Beacon Lesson Plan Library

Out of This World (Language Arts)

Candace Parker
Bay District Schools


Groups of students research the planets of our Solar System and create a guidebook for travel through the Solar System.


The student produces final documents that have been edited for-correct spelling-correct use of punctuation, including commas in series, dates, and addresses, and beginning and ending quotation marks-correct paragraph indentation -correct usage of subject/verb agreement, verb and noun forms, and sentence structure and -correct formatting according to instruction.

The student uses electronic technology, including word-processing software and electronic encyclopedias, to create, revise, retrieve, and verify information.

The student knows that the planets differ in size, characteristics, and composition and that they orbit the Sun in our Solar System.


-Examples of printed travel guidebooks
-Electronic encyclopedias
-Books about the planets of our Solar System (personal collection or media center)
-Multimedia workstations with the access to the Internet
-Word processing or Publishing software
-Planet Fact Sheets (See attached file)
-Booklet Scoring Rubric (See attached file)
-A picture of the Solar System showing the sun and the nine planets


1. Locate a picture of the Solar System for display in the classroom.
2. Obtain a variety of travel guidebooks for use as examples.
3. Check out books about the Solar System from the school media center.
4. Research possible Web sites such as the ones listed in this lesson for student use.
5. Become familiar with a word processing software and a publishing software such as Microsoft Word or Publisher.
6. Prepare and make copies of the Solar System Fact Sheet.
7. Prepare and make copies of the Booklet Scoring Rubic. (See attached file.)

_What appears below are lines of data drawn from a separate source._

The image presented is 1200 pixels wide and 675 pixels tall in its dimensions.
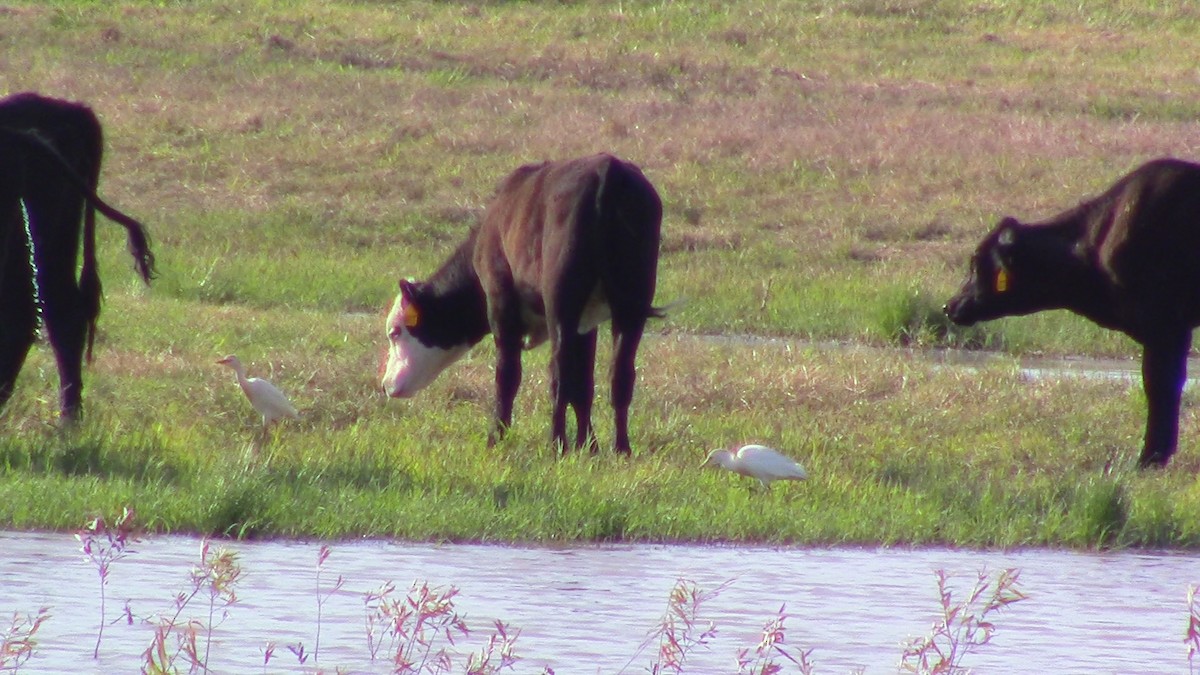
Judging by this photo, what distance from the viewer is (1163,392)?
9766mm

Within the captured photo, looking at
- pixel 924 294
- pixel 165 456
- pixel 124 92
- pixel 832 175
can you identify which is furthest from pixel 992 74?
pixel 165 456

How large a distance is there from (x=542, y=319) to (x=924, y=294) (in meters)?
5.81

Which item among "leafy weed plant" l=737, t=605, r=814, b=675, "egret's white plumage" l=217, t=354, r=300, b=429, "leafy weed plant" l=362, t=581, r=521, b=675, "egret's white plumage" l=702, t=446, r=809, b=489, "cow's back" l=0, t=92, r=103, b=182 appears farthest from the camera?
"cow's back" l=0, t=92, r=103, b=182

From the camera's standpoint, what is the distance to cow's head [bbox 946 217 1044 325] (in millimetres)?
10766

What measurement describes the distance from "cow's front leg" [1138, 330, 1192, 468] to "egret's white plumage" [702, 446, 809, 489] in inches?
94.2

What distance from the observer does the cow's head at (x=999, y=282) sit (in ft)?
35.3

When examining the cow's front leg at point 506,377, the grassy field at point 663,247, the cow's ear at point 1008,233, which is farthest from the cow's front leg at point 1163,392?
the cow's front leg at point 506,377

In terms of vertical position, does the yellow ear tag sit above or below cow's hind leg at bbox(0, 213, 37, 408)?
below

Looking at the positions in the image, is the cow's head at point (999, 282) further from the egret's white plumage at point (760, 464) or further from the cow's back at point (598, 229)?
the egret's white plumage at point (760, 464)

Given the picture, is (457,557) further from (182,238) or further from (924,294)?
(182,238)

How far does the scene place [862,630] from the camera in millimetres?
6117

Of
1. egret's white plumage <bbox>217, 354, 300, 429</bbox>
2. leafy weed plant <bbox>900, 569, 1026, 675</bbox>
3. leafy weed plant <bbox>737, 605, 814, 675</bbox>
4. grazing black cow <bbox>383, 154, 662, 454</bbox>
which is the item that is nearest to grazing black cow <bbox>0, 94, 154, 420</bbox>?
egret's white plumage <bbox>217, 354, 300, 429</bbox>

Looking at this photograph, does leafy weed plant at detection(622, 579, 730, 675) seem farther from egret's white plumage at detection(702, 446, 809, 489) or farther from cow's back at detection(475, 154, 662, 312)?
cow's back at detection(475, 154, 662, 312)

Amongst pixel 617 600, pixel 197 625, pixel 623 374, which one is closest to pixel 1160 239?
pixel 623 374
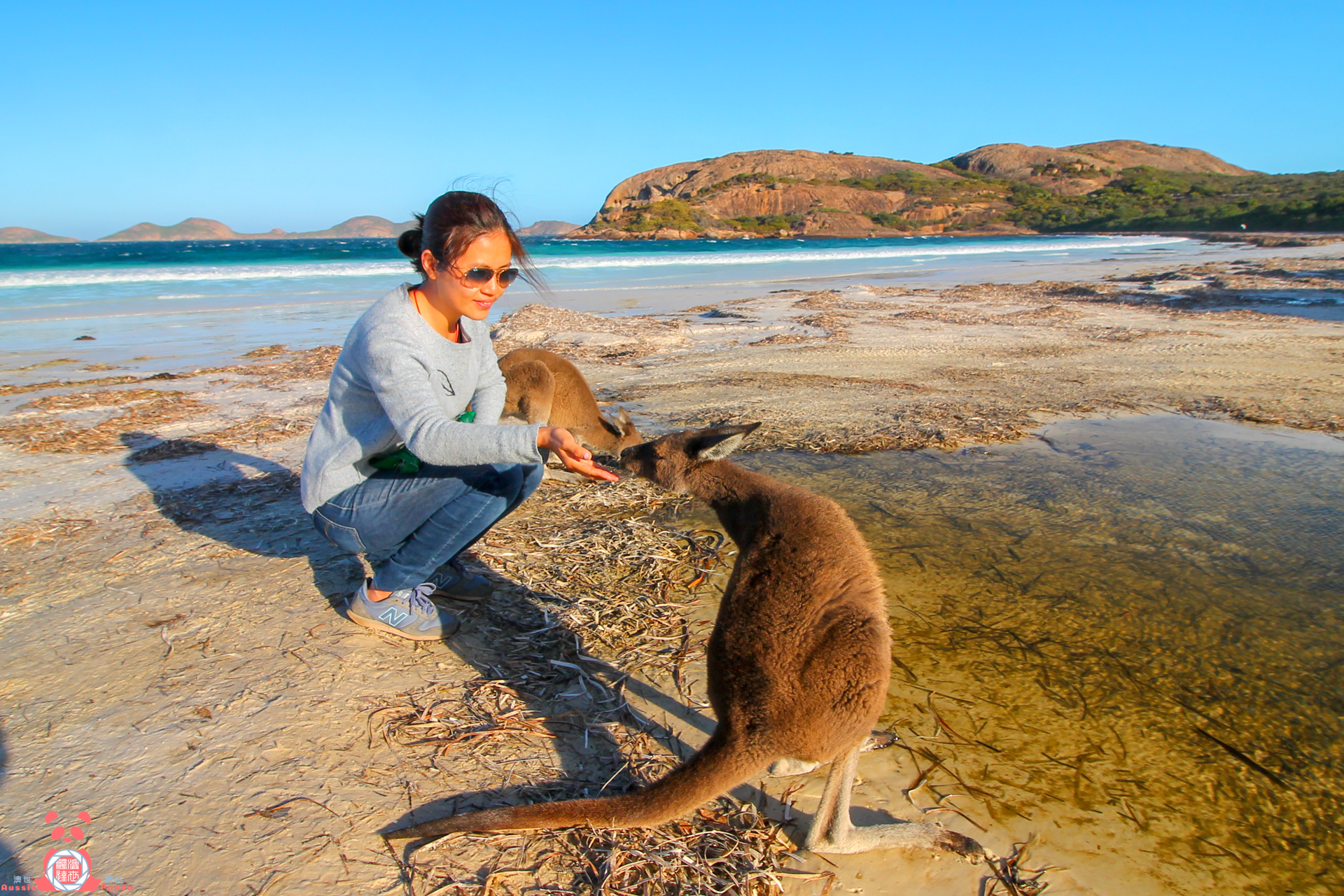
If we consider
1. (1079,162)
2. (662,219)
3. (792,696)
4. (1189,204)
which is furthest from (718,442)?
(1079,162)

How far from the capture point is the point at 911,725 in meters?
2.56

Before beginning this lesson, students should have studied about the planets and solar system. This lesson should be used to extend and to reinforce student knowledge of the solar system.

1. Display in the classroom a picture of the solar system showing the sun and the nine planets so that students can refer to it throughout the lesson.

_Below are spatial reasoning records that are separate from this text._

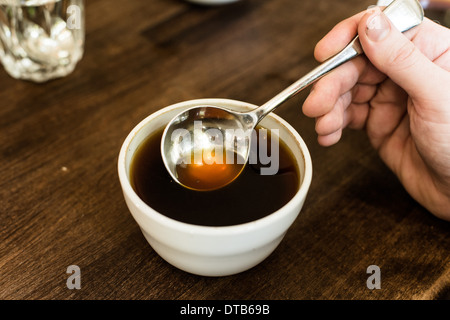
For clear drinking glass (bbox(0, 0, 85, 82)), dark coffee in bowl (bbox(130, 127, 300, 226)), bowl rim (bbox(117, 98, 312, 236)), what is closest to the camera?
bowl rim (bbox(117, 98, 312, 236))

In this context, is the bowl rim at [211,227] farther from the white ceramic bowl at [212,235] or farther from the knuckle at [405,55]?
the knuckle at [405,55]

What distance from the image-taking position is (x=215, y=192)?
28.2 inches

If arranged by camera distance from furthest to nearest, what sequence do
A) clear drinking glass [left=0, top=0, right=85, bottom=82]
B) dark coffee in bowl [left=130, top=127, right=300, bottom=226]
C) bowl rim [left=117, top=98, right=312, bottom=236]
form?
clear drinking glass [left=0, top=0, right=85, bottom=82], dark coffee in bowl [left=130, top=127, right=300, bottom=226], bowl rim [left=117, top=98, right=312, bottom=236]

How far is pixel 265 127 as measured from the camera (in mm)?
773

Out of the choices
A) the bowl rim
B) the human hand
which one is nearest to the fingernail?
the human hand

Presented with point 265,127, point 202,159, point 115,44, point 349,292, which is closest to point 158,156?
point 202,159

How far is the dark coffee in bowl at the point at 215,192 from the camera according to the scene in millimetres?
669

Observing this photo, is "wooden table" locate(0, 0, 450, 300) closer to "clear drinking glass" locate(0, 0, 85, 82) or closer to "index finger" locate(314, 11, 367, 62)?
"clear drinking glass" locate(0, 0, 85, 82)

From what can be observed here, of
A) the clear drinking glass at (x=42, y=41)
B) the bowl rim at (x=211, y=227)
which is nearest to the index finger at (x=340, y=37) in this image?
the bowl rim at (x=211, y=227)

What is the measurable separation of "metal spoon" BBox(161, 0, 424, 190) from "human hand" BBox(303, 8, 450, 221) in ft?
0.13

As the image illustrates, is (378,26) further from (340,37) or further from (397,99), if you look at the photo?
(397,99)

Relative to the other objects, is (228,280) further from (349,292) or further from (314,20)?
(314,20)

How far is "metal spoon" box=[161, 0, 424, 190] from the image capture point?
72 centimetres

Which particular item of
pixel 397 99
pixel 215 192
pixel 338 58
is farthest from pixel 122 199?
pixel 397 99
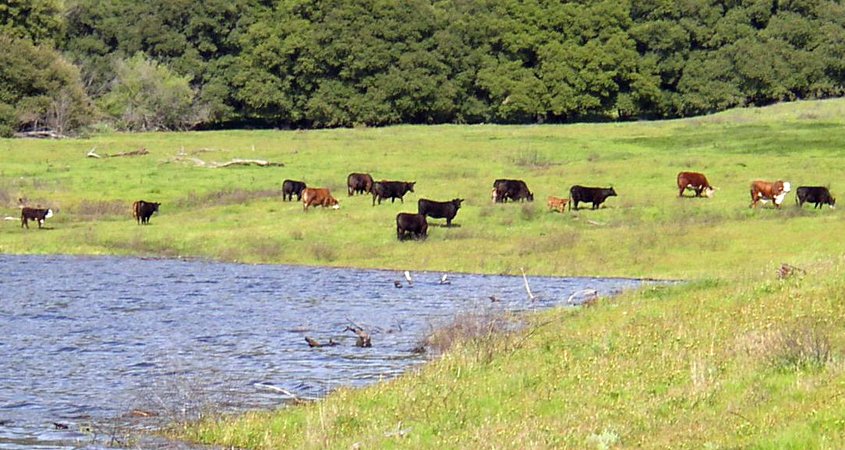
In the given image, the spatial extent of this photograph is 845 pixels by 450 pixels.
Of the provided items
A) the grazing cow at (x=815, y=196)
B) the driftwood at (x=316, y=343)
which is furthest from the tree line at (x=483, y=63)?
the driftwood at (x=316, y=343)

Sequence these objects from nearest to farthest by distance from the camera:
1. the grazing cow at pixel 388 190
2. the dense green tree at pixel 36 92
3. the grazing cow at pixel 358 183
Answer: the grazing cow at pixel 388 190 → the grazing cow at pixel 358 183 → the dense green tree at pixel 36 92

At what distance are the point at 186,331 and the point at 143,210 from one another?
18706 millimetres

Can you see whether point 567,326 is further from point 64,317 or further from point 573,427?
point 64,317

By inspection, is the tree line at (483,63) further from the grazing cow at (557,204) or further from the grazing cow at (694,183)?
the grazing cow at (557,204)

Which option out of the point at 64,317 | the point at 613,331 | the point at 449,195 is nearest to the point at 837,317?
the point at 613,331

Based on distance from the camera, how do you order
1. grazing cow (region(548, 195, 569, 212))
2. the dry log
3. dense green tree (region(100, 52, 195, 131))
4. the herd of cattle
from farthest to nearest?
1. dense green tree (region(100, 52, 195, 131))
2. the dry log
3. grazing cow (region(548, 195, 569, 212))
4. the herd of cattle

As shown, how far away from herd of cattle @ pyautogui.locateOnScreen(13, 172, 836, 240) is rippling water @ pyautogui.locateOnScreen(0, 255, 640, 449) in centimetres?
377

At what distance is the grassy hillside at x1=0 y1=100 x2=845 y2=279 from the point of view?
34.3 metres

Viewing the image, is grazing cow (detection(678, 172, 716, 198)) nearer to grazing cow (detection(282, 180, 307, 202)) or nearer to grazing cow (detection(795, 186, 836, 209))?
grazing cow (detection(795, 186, 836, 209))

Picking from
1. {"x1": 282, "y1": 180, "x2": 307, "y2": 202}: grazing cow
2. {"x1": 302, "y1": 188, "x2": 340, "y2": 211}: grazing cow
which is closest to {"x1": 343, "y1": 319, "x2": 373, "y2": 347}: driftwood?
{"x1": 302, "y1": 188, "x2": 340, "y2": 211}: grazing cow

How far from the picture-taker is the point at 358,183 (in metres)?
45.8

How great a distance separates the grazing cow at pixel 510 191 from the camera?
42312 mm

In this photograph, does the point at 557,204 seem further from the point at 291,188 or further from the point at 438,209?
the point at 291,188

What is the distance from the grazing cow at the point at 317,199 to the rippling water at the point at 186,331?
6.45 meters
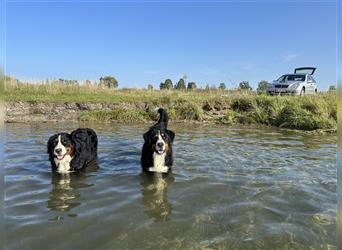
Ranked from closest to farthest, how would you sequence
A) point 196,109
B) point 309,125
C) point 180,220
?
point 180,220 → point 309,125 → point 196,109

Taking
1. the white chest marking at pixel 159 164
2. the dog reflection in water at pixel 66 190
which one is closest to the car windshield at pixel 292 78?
the white chest marking at pixel 159 164

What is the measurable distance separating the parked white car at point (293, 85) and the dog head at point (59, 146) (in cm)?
1708

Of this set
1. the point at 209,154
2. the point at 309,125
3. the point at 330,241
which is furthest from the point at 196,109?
the point at 330,241

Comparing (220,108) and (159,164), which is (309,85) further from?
(159,164)

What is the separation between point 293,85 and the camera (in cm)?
2222

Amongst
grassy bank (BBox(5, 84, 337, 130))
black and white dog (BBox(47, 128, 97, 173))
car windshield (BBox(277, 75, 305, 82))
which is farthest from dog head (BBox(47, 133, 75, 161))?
car windshield (BBox(277, 75, 305, 82))

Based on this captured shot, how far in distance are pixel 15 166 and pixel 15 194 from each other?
72.9 inches

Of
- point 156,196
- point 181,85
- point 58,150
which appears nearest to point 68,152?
point 58,150

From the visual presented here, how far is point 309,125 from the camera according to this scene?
42.7 ft

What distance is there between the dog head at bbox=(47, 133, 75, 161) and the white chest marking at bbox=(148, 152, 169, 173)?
1732mm

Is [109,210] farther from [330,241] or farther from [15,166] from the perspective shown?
[15,166]

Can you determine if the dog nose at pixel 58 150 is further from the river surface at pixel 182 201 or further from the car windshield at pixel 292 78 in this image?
the car windshield at pixel 292 78

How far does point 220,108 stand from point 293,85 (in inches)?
311

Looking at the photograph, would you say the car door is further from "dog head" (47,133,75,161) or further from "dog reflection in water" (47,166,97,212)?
"dog head" (47,133,75,161)
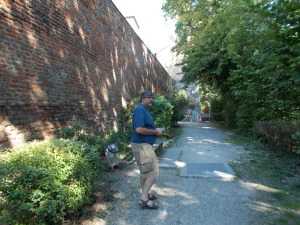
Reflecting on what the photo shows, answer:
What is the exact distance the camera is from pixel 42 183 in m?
2.34

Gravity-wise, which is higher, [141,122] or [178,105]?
[178,105]

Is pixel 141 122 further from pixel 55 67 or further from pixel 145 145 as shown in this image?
pixel 55 67

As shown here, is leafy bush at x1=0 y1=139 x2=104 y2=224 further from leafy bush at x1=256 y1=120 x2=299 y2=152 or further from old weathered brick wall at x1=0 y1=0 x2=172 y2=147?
leafy bush at x1=256 y1=120 x2=299 y2=152

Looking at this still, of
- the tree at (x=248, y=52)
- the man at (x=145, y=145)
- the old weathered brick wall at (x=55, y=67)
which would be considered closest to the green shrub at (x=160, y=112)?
the old weathered brick wall at (x=55, y=67)

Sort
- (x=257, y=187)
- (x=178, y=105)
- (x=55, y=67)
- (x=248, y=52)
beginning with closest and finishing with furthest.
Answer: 1. (x=257, y=187)
2. (x=55, y=67)
3. (x=248, y=52)
4. (x=178, y=105)

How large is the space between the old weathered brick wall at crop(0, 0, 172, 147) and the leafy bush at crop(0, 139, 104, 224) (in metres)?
0.99

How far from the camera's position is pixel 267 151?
672 cm

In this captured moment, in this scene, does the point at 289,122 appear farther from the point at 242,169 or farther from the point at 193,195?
the point at 193,195

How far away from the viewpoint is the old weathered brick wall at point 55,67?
11.2 feet

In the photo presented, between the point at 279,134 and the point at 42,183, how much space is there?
6.10m

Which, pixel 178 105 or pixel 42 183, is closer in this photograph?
pixel 42 183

2. Distribute a variety of travel brochures and guidebooks for students to browse through as the lesson is introduced.

3. Begin the lesson by telling students that suppose they just found out that it is now possible to go sightseeing in space. As students look through the examples of guidebooks, tell them that they have been selected to work in groups to design a travel guidebooks of the nine planets and sun of the solar system. Explain that these guidebooks will be used to advertise a trip that will be Out of This World!

4. Organize students into groups of five students. Tell each group that they are to design a solar system travel guidebook to share with the class. Each student in the group should decide on two different planets or the sun to research.

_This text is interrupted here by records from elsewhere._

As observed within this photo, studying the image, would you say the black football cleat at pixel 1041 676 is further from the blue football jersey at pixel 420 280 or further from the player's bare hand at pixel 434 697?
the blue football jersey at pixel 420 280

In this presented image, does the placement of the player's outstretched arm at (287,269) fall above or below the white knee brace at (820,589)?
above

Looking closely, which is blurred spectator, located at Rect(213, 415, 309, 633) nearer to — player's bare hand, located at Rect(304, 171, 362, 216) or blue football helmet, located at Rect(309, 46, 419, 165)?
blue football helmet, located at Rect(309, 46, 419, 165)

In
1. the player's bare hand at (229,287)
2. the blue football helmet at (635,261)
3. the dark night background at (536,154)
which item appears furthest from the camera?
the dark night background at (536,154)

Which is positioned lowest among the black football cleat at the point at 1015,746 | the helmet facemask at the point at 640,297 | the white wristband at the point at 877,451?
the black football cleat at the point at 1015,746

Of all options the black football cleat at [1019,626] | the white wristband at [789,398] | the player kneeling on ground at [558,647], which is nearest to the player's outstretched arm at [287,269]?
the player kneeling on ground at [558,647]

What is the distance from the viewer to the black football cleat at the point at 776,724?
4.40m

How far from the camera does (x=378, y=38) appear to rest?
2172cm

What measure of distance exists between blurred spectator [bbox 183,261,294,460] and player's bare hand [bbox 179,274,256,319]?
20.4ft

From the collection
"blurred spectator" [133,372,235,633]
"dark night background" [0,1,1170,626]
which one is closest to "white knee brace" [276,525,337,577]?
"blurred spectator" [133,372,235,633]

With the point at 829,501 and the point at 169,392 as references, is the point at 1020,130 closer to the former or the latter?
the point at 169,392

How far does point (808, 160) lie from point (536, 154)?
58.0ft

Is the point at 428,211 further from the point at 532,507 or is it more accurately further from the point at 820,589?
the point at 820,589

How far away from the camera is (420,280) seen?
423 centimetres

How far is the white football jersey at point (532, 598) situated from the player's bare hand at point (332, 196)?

5. Give each student two fact sheet forms to complete. (See attached file.) Tell them to research their planets using books from the school media center, electronic encyclopedias such as Microsoft Encarta, or the Internet (such as those Web sites included in this lesson). This information should be recorded on their fact sheets.

6. After students have completed their fact sheets, tell them that they are to design a travel guidebook page for each planet and the sun using their completed fact sheets. Each group should put their pages together into a booklet format with a title page and a table of contents.

7. Review the use of a word processing software such as Microsoft Word and a publishing software such as Microsoft Publisher. Tell students that they should use one of these software programs to display their information from the solar system fact sheets.

8. Give each group a Booklet Scoring Rubic for students to use as a guide for this activity.

9. Each group should present their Solar System Travel Guidebook to the class.

10. Teacher will evaluate activity. (See Assessment.)


The assessment is product based. Each booklet should be scored using the Booklet Scoring Rubic. The criteria is: A = 12/12; B = 11/12; C = 10/12; D = 9/12; F = 8/12 or below


Students with learning disabilities or varying learner styles should be placed with regular class students when forming groups.

The Magic School Bus, the Solar System, produced by Microsoft could be used by groups who finished their guidebooks.

As a language activity, students could be asked to pretend that they are taking a Solar System trip and should record a journal of their imaginary experiences.